▶ Task prompt
Omit every image, and transcribe the remaining entries exactly as given.

▶ Dataset records
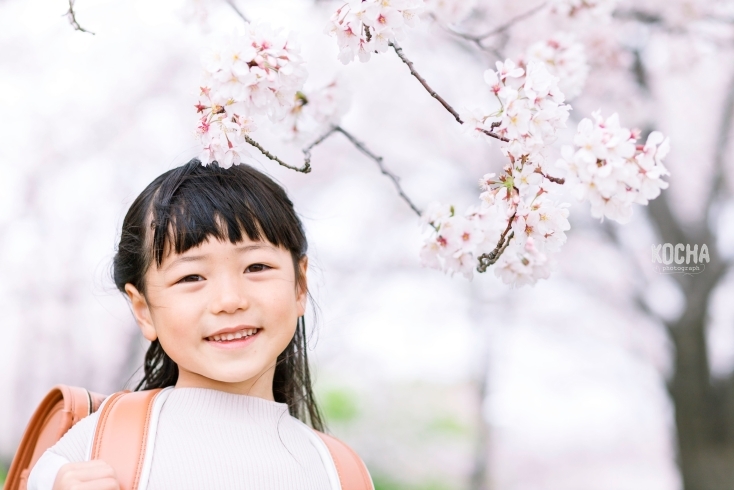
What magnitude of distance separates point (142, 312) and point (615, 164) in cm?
84

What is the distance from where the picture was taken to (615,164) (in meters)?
1.01

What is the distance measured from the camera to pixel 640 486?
18.6 feet

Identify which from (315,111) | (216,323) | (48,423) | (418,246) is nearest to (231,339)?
(216,323)

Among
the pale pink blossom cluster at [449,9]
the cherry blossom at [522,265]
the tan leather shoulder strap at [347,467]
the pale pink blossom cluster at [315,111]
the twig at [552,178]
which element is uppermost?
the pale pink blossom cluster at [449,9]

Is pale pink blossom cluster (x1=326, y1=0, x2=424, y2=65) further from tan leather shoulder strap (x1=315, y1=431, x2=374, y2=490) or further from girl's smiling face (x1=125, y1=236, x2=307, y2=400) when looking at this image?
tan leather shoulder strap (x1=315, y1=431, x2=374, y2=490)

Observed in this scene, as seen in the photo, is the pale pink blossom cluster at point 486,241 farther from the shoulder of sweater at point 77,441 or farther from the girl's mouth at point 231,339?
the shoulder of sweater at point 77,441

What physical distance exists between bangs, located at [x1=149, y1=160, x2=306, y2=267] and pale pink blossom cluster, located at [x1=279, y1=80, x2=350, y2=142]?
0.91 ft

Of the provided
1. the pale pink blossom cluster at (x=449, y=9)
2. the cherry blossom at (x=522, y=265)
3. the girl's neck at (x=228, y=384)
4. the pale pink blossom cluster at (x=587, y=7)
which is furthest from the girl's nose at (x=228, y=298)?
the pale pink blossom cluster at (x=587, y=7)

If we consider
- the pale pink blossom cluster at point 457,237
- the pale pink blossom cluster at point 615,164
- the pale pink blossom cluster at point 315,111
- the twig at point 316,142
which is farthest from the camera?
the pale pink blossom cluster at point 315,111

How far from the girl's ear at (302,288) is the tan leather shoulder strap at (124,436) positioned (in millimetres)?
322

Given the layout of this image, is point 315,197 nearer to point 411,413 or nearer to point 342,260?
point 342,260

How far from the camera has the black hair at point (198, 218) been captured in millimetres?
1248

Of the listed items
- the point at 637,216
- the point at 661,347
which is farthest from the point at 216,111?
the point at 661,347

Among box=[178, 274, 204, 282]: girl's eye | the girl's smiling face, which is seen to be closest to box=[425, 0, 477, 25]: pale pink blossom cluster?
the girl's smiling face
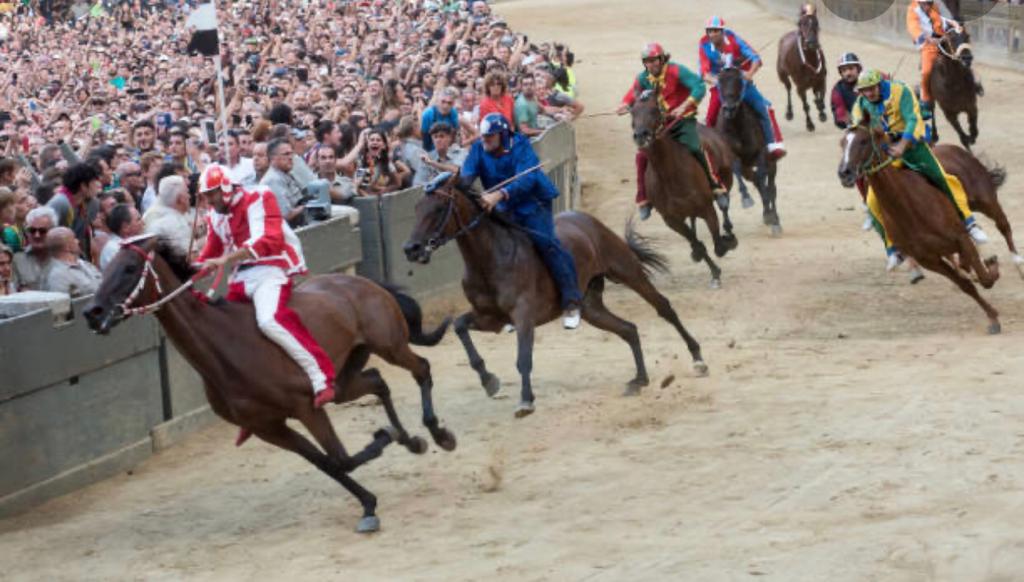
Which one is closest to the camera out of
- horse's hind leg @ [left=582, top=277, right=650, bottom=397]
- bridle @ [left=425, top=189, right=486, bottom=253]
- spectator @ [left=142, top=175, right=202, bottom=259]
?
spectator @ [left=142, top=175, right=202, bottom=259]

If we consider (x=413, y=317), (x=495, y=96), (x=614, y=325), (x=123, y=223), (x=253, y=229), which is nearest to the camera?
(x=253, y=229)

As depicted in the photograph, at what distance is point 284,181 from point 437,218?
3.09m

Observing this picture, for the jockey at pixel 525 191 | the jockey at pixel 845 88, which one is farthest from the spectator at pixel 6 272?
the jockey at pixel 845 88

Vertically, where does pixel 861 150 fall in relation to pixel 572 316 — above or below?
above

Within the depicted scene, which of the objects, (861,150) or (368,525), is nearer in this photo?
(368,525)

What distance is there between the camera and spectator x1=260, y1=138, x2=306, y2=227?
563 inches

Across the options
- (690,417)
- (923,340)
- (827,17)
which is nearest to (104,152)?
(690,417)

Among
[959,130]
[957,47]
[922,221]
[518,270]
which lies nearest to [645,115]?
[922,221]

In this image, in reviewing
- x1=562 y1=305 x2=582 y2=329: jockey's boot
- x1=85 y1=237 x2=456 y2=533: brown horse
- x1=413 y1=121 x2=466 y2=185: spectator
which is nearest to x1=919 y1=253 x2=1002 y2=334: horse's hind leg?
x1=562 y1=305 x2=582 y2=329: jockey's boot

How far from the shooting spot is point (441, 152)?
1670 cm

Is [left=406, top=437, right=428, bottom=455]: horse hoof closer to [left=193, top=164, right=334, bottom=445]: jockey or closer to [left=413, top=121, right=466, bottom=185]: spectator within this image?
[left=193, top=164, right=334, bottom=445]: jockey

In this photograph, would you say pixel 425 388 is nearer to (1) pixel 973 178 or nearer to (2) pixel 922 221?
(2) pixel 922 221

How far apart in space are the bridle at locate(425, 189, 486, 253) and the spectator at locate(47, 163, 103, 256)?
109 inches

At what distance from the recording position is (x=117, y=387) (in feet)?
39.2
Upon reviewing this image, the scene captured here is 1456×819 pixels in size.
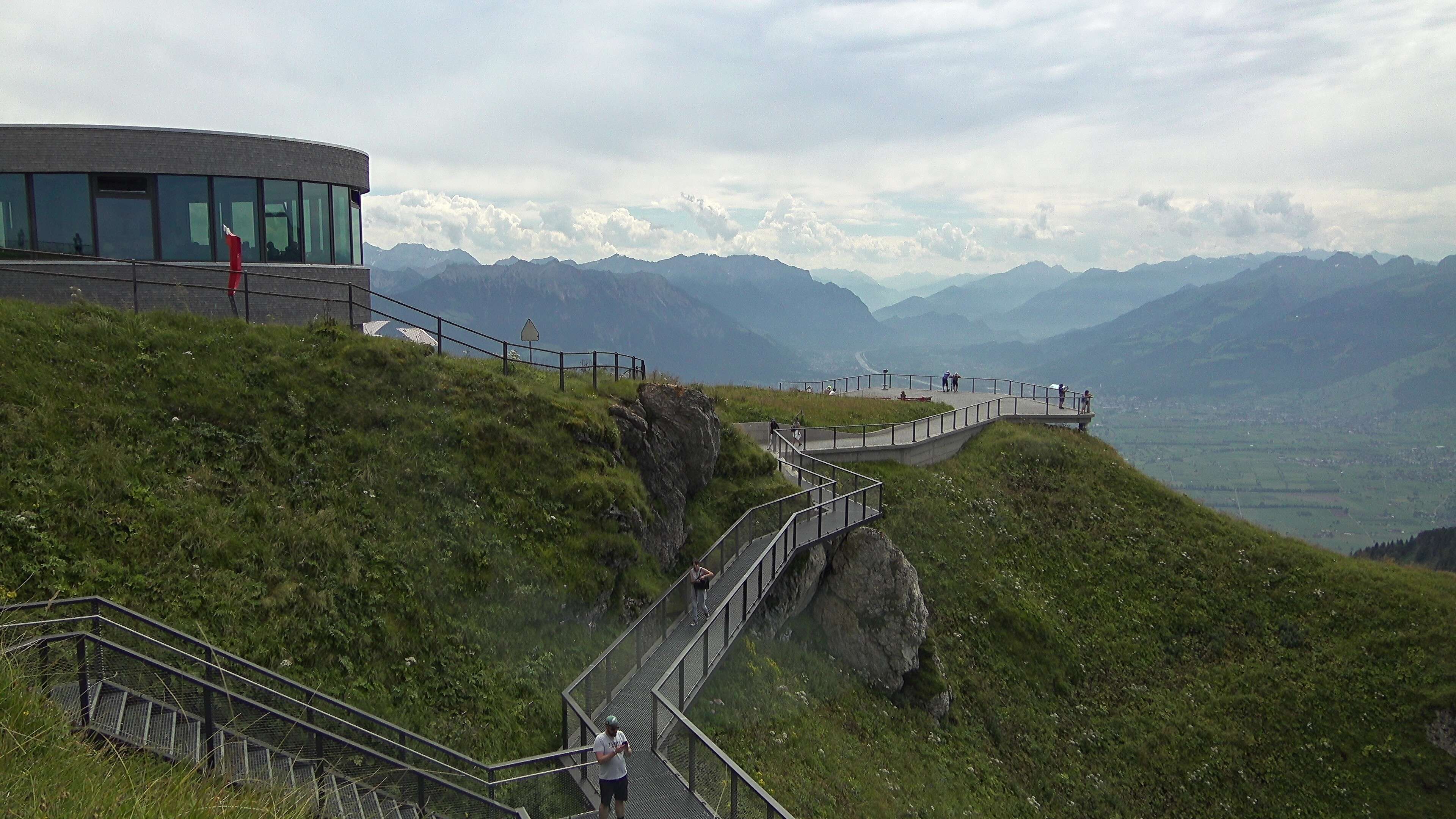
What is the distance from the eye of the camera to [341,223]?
22.8 meters

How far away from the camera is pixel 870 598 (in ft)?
66.7

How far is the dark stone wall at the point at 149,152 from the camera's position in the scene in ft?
60.5

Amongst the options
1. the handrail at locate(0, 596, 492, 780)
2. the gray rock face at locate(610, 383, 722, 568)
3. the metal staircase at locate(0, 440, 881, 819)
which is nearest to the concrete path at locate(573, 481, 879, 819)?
the metal staircase at locate(0, 440, 881, 819)

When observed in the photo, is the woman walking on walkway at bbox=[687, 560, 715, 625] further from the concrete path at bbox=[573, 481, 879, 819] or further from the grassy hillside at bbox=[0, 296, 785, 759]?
the grassy hillside at bbox=[0, 296, 785, 759]

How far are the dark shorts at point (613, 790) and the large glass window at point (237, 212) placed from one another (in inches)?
697

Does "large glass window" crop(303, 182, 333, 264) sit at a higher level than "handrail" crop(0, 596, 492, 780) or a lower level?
higher

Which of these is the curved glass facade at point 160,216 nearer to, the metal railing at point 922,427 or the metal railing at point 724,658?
the metal railing at point 724,658

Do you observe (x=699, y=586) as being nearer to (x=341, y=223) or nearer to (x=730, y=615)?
(x=730, y=615)

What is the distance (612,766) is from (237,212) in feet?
60.6

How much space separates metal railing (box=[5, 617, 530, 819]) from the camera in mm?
7609

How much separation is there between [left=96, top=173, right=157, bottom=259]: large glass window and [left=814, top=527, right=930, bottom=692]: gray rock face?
19284mm

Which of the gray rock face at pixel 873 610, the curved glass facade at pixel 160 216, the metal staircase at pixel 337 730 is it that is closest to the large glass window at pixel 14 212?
the curved glass facade at pixel 160 216

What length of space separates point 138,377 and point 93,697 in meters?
8.10

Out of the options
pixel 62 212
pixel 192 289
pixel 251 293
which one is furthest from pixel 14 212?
pixel 251 293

▶ Reply to the exercise
What magnitude of distance separates point (142, 312) and point (615, 164) in cm?
84

What is the distance from where the picture was taken to (615,164) (in meters)?
1.01

What is the distance measured from the camera to pixel 640 486?
18.6 feet

Identify which from (315,111) | (216,323) | (48,423) | (418,246) is nearest to (231,339)?
(216,323)

Among
the pale pink blossom cluster at [449,9]
the cherry blossom at [522,265]
the tan leather shoulder strap at [347,467]
the pale pink blossom cluster at [315,111]
the twig at [552,178]
which element is uppermost?
the pale pink blossom cluster at [449,9]

Is pale pink blossom cluster (x1=326, y1=0, x2=424, y2=65) further from tan leather shoulder strap (x1=315, y1=431, x2=374, y2=490) or further from girl's smiling face (x1=125, y1=236, x2=307, y2=400) when looking at this image?
tan leather shoulder strap (x1=315, y1=431, x2=374, y2=490)

Observed in this scene, as seen in the photo, is the pale pink blossom cluster at point 486,241 farther from the shoulder of sweater at point 77,441 or farther from the girl's mouth at point 231,339?
the shoulder of sweater at point 77,441

What physical distance exists between bangs, located at [x1=149, y1=160, x2=306, y2=267] and pale pink blossom cluster, located at [x1=279, y1=80, x2=350, y2=142]?
0.91 ft

Of the provided
1. the pale pink blossom cluster at (x=449, y=9)
2. the cherry blossom at (x=522, y=265)
3. the girl's neck at (x=228, y=384)
4. the pale pink blossom cluster at (x=587, y=7)
which is furthest from the girl's nose at (x=228, y=298)?
the pale pink blossom cluster at (x=587, y=7)

If we consider
- the pale pink blossom cluster at point 457,237
- the pale pink blossom cluster at point 615,164
- the pale pink blossom cluster at point 315,111
- the twig at point 316,142
which is farthest from the camera?
the pale pink blossom cluster at point 315,111

How far from the girl's ear at (302,288) is the tan leather shoulder strap at (124,436) positioned (in millimetres)?
322

Given the layout of this image, is point 315,197 nearer to point 411,413 or nearer to point 342,260?
point 342,260

How far from the camera has the black hair at point (198, 218) been captured in millimetres?
1248

Of the listed items
- the point at 637,216
- the point at 661,347
which is farthest from the point at 216,111?
the point at 661,347

Among box=[178, 274, 204, 282]: girl's eye | the girl's smiling face, which is seen to be closest to box=[425, 0, 477, 25]: pale pink blossom cluster?
the girl's smiling face
Which one is closest to the camera out of
- horse's hind leg @ [left=582, top=277, right=650, bottom=397]
- bridle @ [left=425, top=189, right=486, bottom=253]
- spectator @ [left=142, top=175, right=202, bottom=259]
?
spectator @ [left=142, top=175, right=202, bottom=259]

If we consider (x=413, y=317), (x=495, y=96), (x=614, y=325), (x=123, y=223), (x=253, y=229), which is nearest to the camera?
(x=253, y=229)

As depicted in the photograph, at what distance is point 284,181 from point 437,218?
3.09m

Observing this picture, for the jockey at pixel 525 191 | the jockey at pixel 845 88, which one is farthest from the spectator at pixel 6 272?
the jockey at pixel 845 88

Vertically, where does pixel 861 150 fall in relation to pixel 572 316 — above or below?
above

Within the depicted scene, which of the objects, (861,150) or (368,525), is nearer in this photo?
(368,525)

What distance is there between the camera and spectator x1=260, y1=138, x2=306, y2=227?
563 inches

Across the options
- (690,417)
- (923,340)
- (827,17)
which is nearest to (104,152)?
(690,417)

Among
[959,130]
[957,47]
[922,221]
[518,270]
which lies nearest to [645,115]?
[922,221]

In this image, in reviewing
- x1=562 y1=305 x2=582 y2=329: jockey's boot
- x1=85 y1=237 x2=456 y2=533: brown horse
- x1=413 y1=121 x2=466 y2=185: spectator
which is nearest to x1=919 y1=253 x2=1002 y2=334: horse's hind leg?
x1=562 y1=305 x2=582 y2=329: jockey's boot

How far from the shooting spot is point (441, 152)?
1670 cm

Is [left=406, top=437, right=428, bottom=455]: horse hoof closer to [left=193, top=164, right=334, bottom=445]: jockey or closer to [left=413, top=121, right=466, bottom=185]: spectator within this image?
[left=193, top=164, right=334, bottom=445]: jockey

In this photograph, would you say pixel 425 388 is nearer to (1) pixel 973 178 or nearer to (2) pixel 922 221?
(2) pixel 922 221

How far apart in space are the bridle at locate(425, 189, 486, 253) and the spectator at locate(47, 163, 103, 256)?
109 inches

At what distance from the recording position is (x=117, y=387) (in feet)?
39.2
Upon reviewing this image, the scene captured here is 1456×819 pixels in size.
What is the distance from the eye of the camera to [341,223]?
22.8 meters

How far away from the camera is pixel 870 598 (in ft)?
66.7

How far is the dark stone wall at the point at 149,152 from the camera's position in the scene in ft?
60.5

Amongst the options
1. the handrail at locate(0, 596, 492, 780)
2. the gray rock face at locate(610, 383, 722, 568)
3. the metal staircase at locate(0, 440, 881, 819)
which is nearest to the concrete path at locate(573, 481, 879, 819)?
the metal staircase at locate(0, 440, 881, 819)

When observed in the photo, is the woman walking on walkway at bbox=[687, 560, 715, 625] further from the concrete path at bbox=[573, 481, 879, 819] or further from the grassy hillside at bbox=[0, 296, 785, 759]?
the grassy hillside at bbox=[0, 296, 785, 759]

How far are the dark shorts at point (613, 790) and the large glass window at point (237, 212) placed from one another (in inches)?
697

Does "large glass window" crop(303, 182, 333, 264) sit at a higher level than "handrail" crop(0, 596, 492, 780) or a lower level?
higher

Which of these is the curved glass facade at point 160,216 nearer to, the metal railing at point 922,427 or the metal railing at point 724,658?
the metal railing at point 724,658

Do you observe (x=699, y=586) as being nearer to (x=341, y=223) or nearer to (x=730, y=615)?
(x=730, y=615)

What is the distance (612,766) is from (237,212) in feet?
60.6

How much space separates metal railing (box=[5, 617, 530, 819]) from the camera in mm?
7609

How much separation is there between [left=96, top=173, right=157, bottom=259]: large glass window and [left=814, top=527, right=930, bottom=692]: gray rock face?
19284mm

Which of the gray rock face at pixel 873 610, the curved glass facade at pixel 160 216, the metal staircase at pixel 337 730 is it that is closest to the large glass window at pixel 14 212?
the curved glass facade at pixel 160 216

What length of space separates point 138,377 and point 93,697 in meters?
8.10

Out of the options
pixel 62 212
pixel 192 289
pixel 251 293
which one is furthest from pixel 14 212?
pixel 251 293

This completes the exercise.